Il professore Manusacchio sta preparando un testo sulla Sindone di Ripalimosani che spera di presentare al pubblico il prossimo anno, in occasione della terza festa della Sindone. Nel suo intervento lo studioso ha ribadito che in tanti hanno scritto su questo affascinante ma misterioso telo. In particolare scienziati laici, credenti e atei. Il testo della prof.ssa Marinelli chiarisce diversi interrogativi perché, come affermato dal card Enrico Feroci nella prefazione, il testo illustra come l’esame medico-legale del corpo impresso sul tessuto permette la ricostruzione delle ultime ore di vita di un uomo crocifisso, che patì i tormenti descritti nei Vangeli. Ci si chiede altresì se l’uomo avvolto sia stato effettivamente Gesù Cristo. A questo quesito risponde il professor Bruno Barberis, docente di Fisica matematica all’università di Torino. Il matematico ha trovato, nei suoi studi statistici, sette caratteristiche comuni all’uomo della Sindone e a Gesù: l’avvolgimento di un cadavere in un lenzuolo; le ferite al capo prodotte da un casco di spine; il trasporto del patibulum, il braccio orizzontale della croce; la crocifissione con chiodi; la ferita al costato inferta a morte già avvenuta; la sepoltura frettolosa; la breve permanenza del cadavere nel lenzuolo. (Cfr E. Marinelli, D. Repice “Via Sindonis”, Ed. Ares, 2022, pagg. 209-211).
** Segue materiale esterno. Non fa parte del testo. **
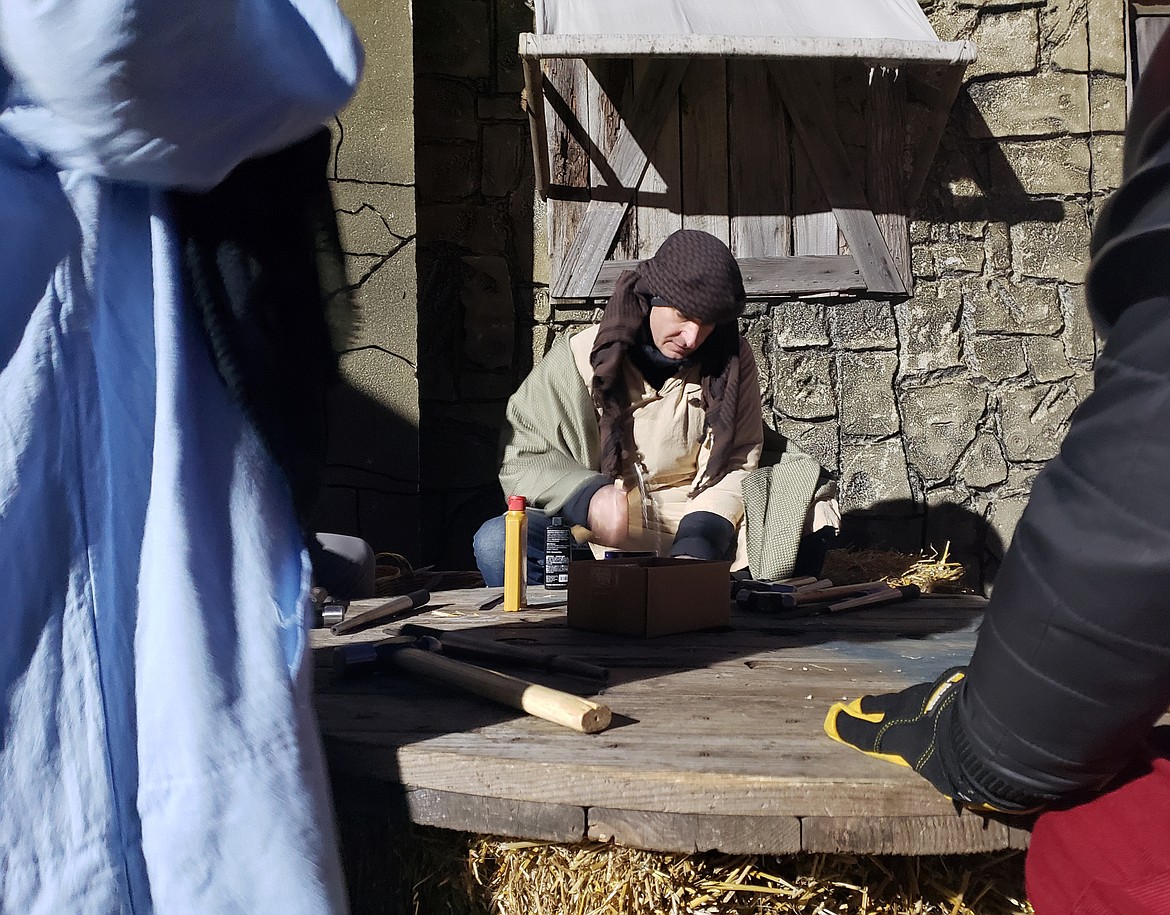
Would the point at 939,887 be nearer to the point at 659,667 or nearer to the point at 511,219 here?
A: the point at 659,667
Alla cerimonia erano presenti anche tre rappresentanti dell’Ordine Equestre del Santo Sepolcro di Gerusalemme, di cui don Moreno è anche componente. Precisamente il cav. Paolo Zaccaro, delegato di Campobasso, il cav. di Gran Croce Carmine De Camillis, ex preside della sezione Abruzzo Molise e la dama Teresa Mascione, segretaria della delegazione di Campobasso. Questo ordine esiste dal XIV secolo ed è l’unica istituzione laicale con personalità giuridica vaticana. All’Ordine è affidato il compito di sopperire alle necessità del Patriarcato Latino di Gerusalemme e di esperire tutte le attività e iniziative a sostegno della presenza cristiana in Terra Santa.
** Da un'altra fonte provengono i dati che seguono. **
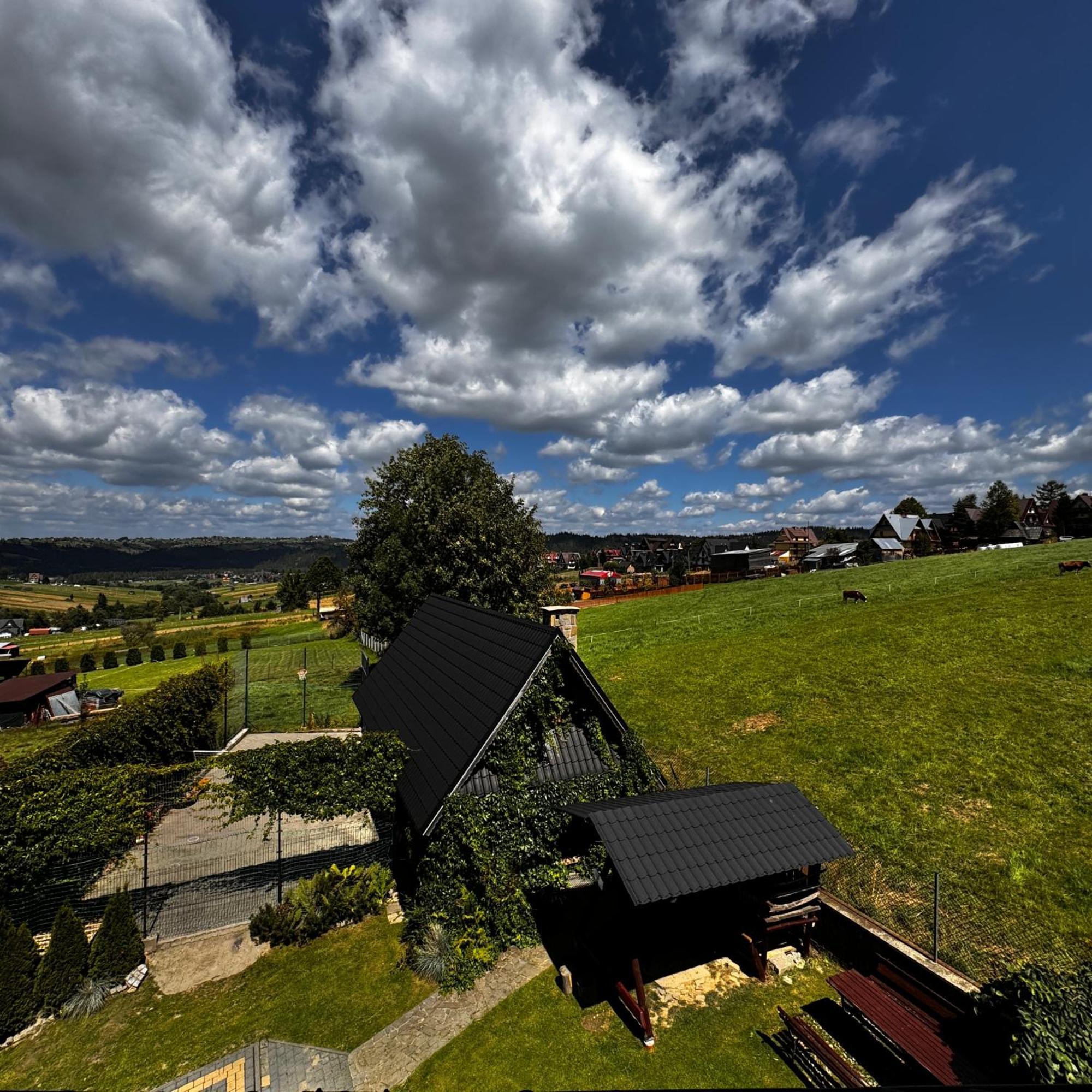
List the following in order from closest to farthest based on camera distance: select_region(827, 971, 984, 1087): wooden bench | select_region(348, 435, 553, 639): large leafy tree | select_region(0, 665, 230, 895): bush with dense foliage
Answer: select_region(827, 971, 984, 1087): wooden bench, select_region(0, 665, 230, 895): bush with dense foliage, select_region(348, 435, 553, 639): large leafy tree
Le venti tavole donate al Comitato riapertura Chiesa Madre di Ripalimosani, non solo costituiscono un prezioso documento che chiarisce tanti dubbi e perplessità agli appassionati della storia della Sindone, ma daranno lustro e visibilità a una delle piccole comunità molisane, dove è custodita una delle reliquie più interessanti, ambite e misteriose al mondo.